Where ravaging tentacles explore the female student body
Perhaps the teacher will be grateful for your help and show her appreciation in the way you like best. Clearing your throat with an audible noise, you step forwards and approach the group. "Now, girls," you say in your best authoritarian voice. "That's no way to behave with your teacher. Why when I was at school, it was unheard of to act in such a way..." You realise you are starting to sound like your father and tail off. But it's too late, the girls around their hapless teacher have all turned towards you and you realise that you could be out of your depth.
"Who asked you, you old fart?" One of them demands. This stings. After all you aren't that much older than they are.
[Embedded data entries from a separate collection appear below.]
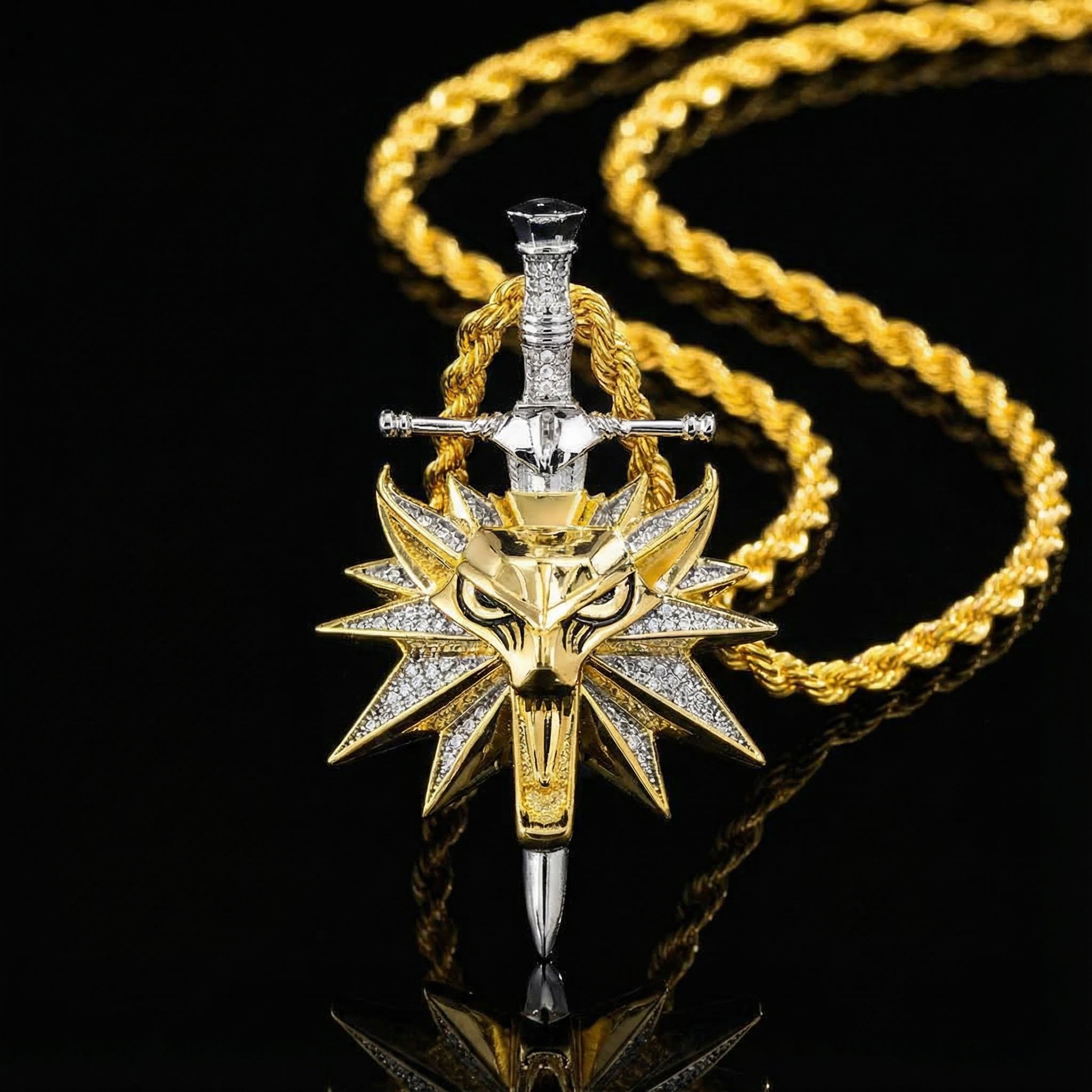 Iced Monster Hunter Wolf Head Sword Pendant Iced Monster Hunter Wolf Head Sword Pendant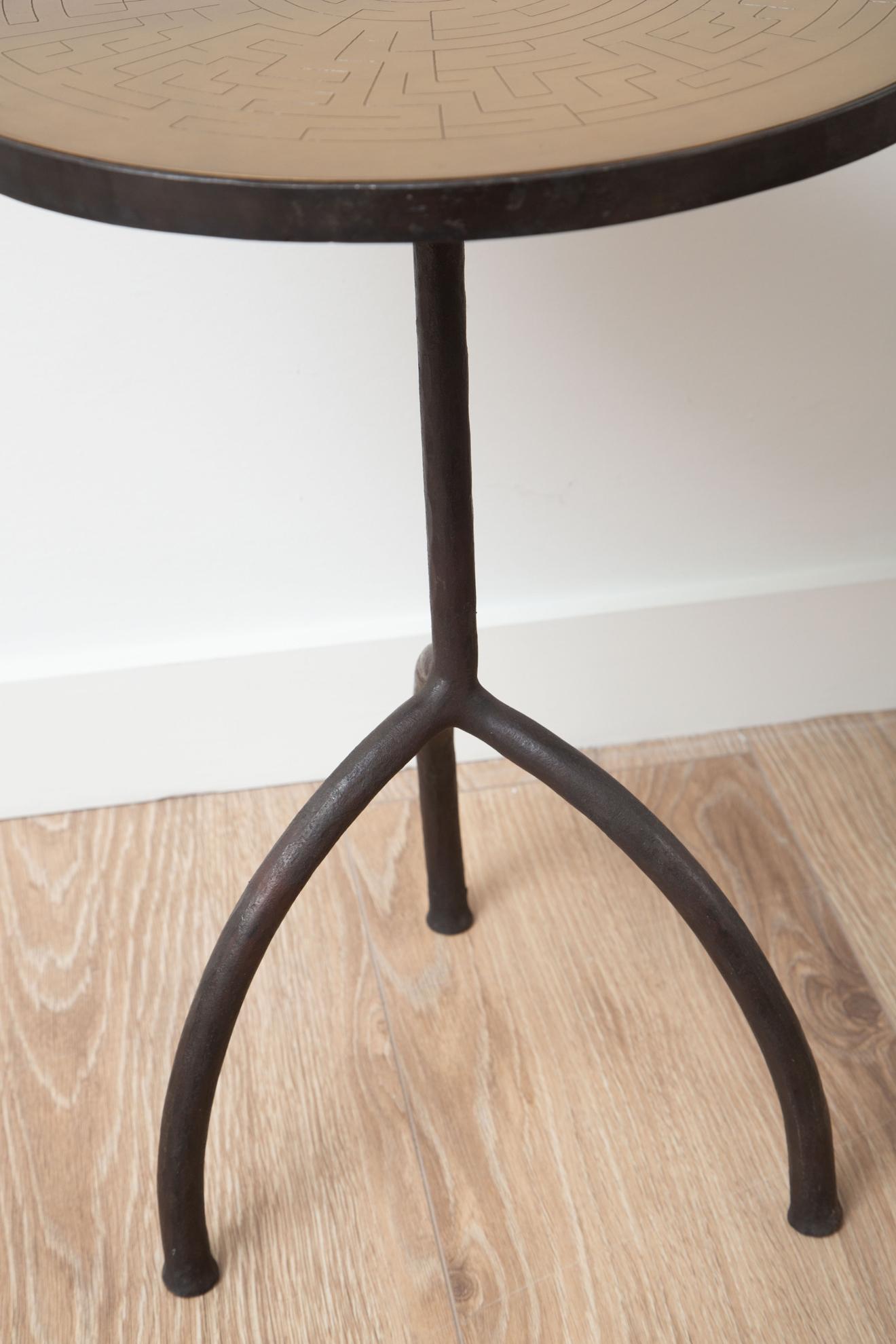 Contemporary Pair of Tripod Wrought Iron with Etched Brass Top Side Tables, in Stock For Sale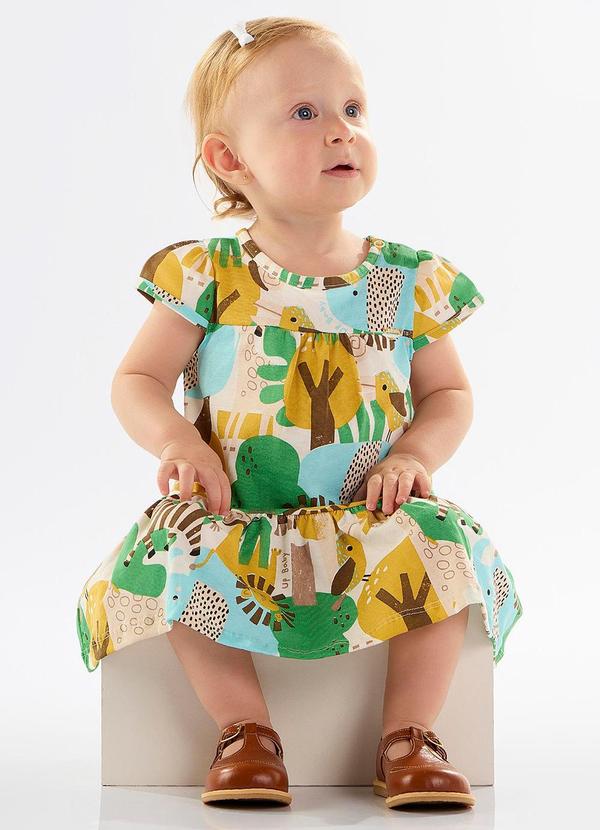 Up Baby - Vestido para Bebê em Meia Malha Bege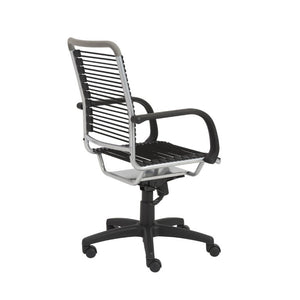 EuroStyle Bungie High Back Bungee Cord Office Chair with Airflow Seat and Steel Frame Black/Aluminum 02556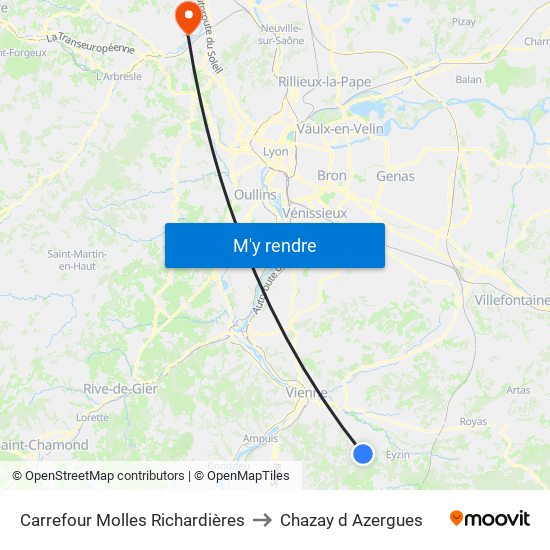 Carrefour Molles Richardières to Chazay d Azergues map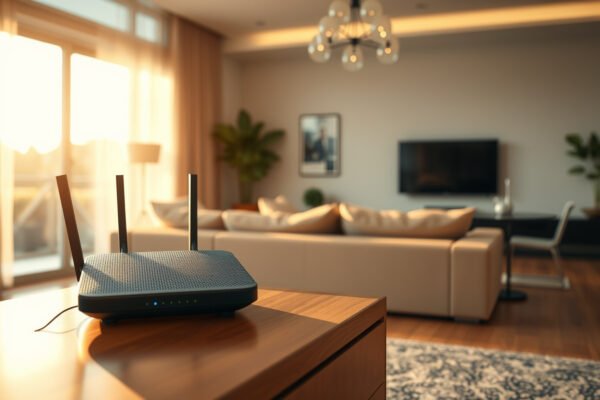A visual representation of mesh Wi-Fi systems designed for large houses, showcasing multiple access points.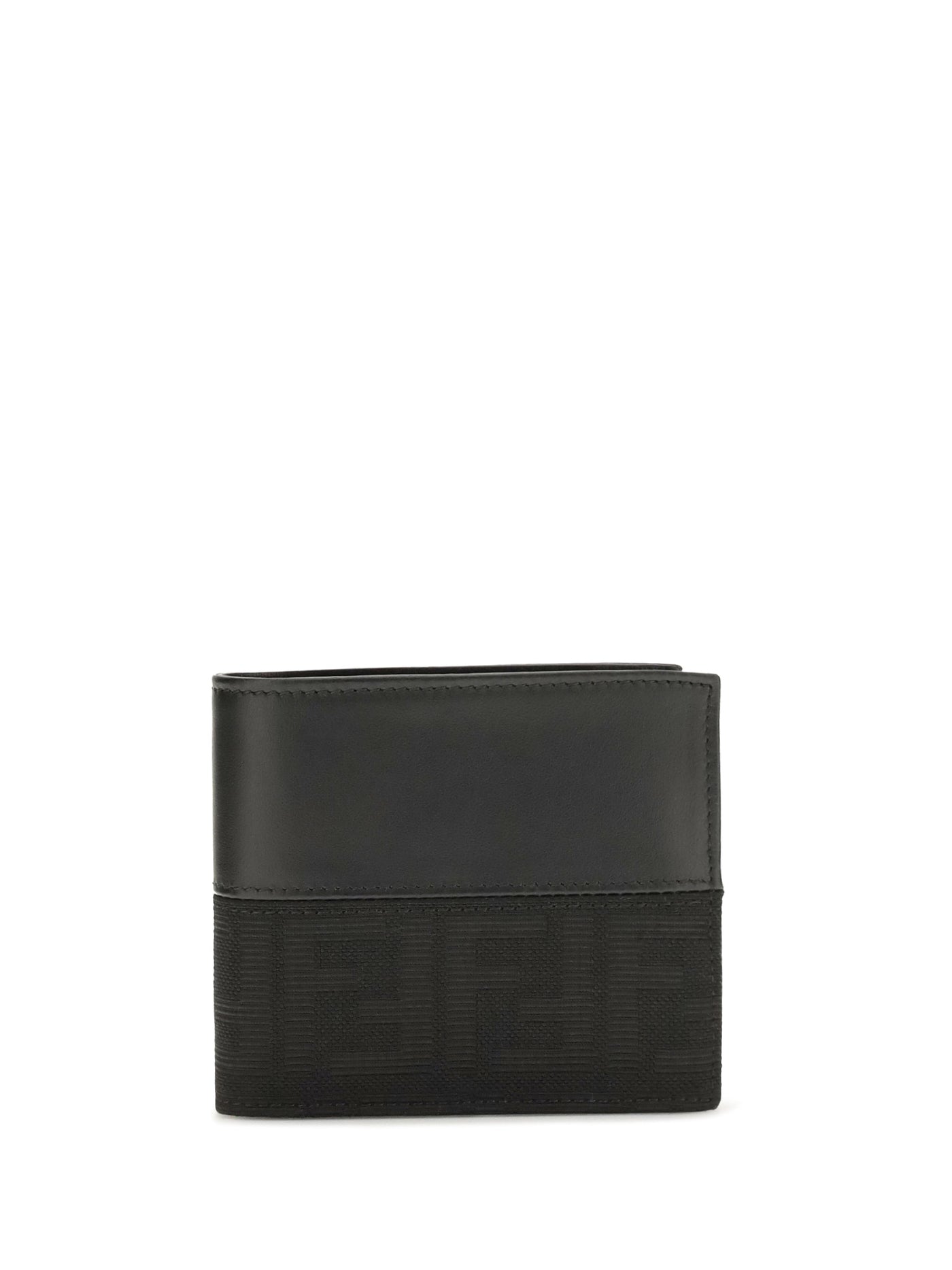 Fendi Ff Jacquard Bifold Wallet — Black Calf Leather Bos Taurus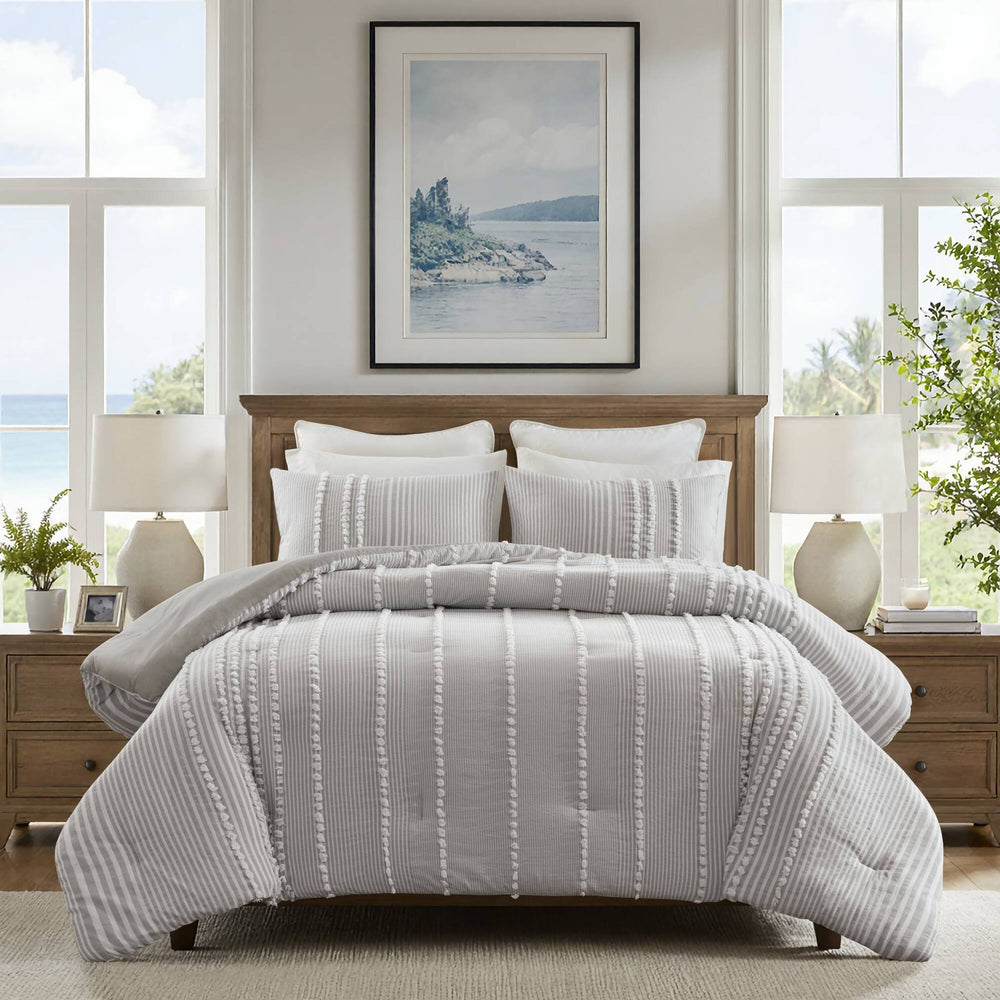3- Piece Full/Queen Cotton Yarn Dyed Comforter Set Media 7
You could certainly make them squeal if you got them one at a time and fucked some respect into them! But unfortunately they show no signs of lining up in an orderly fashion for you to demonstrate the fact. Instead they circle around you. A push from behind makes you stumble forwards and suddenly they have a new game to play. You get shoved one way then another within the ring of wild-eyed young hellions all the time trying to regain your balance.
Maybe it's an accident or maybe it's a natural reflex of your over-active obsession with sex, but the object you choose to grab hold of in an effort to stay upright is none other than the right breast of the ringleader. Your fingers dig into the soft, squishy mass of a tit that seems far too large for a girl of little more than eighteen. Far too soft too. You realise there is a good deal of tissue paper stuffed into her bra to increase the size, just as everything falls apart under your grip. Stumbling backwards, you, and everyone else, can't help but notice the mass of white paper that flutters to the floor from under the hem of her pink jumper.
WHAM!! This girl could box for the Olympic team. Your head rocks back with the force of a blow; completely unexpected since your eyes were on the tissues littering the classroom floor.
"OOOF!!" Her other fist finds the exact center of your solar plexus and you double up, feeling more than a little sick and hazily wondering if it would be impolite to gather up the displaced 'breast enhancer' against the possibilty you'll be losing your lunch.
"Want to try for my left tit and feel my left hook?" the girl demands menacingly. Not likely! You wisely choose option two and stagger towards the classroom door. The teacher will have to look out for herself.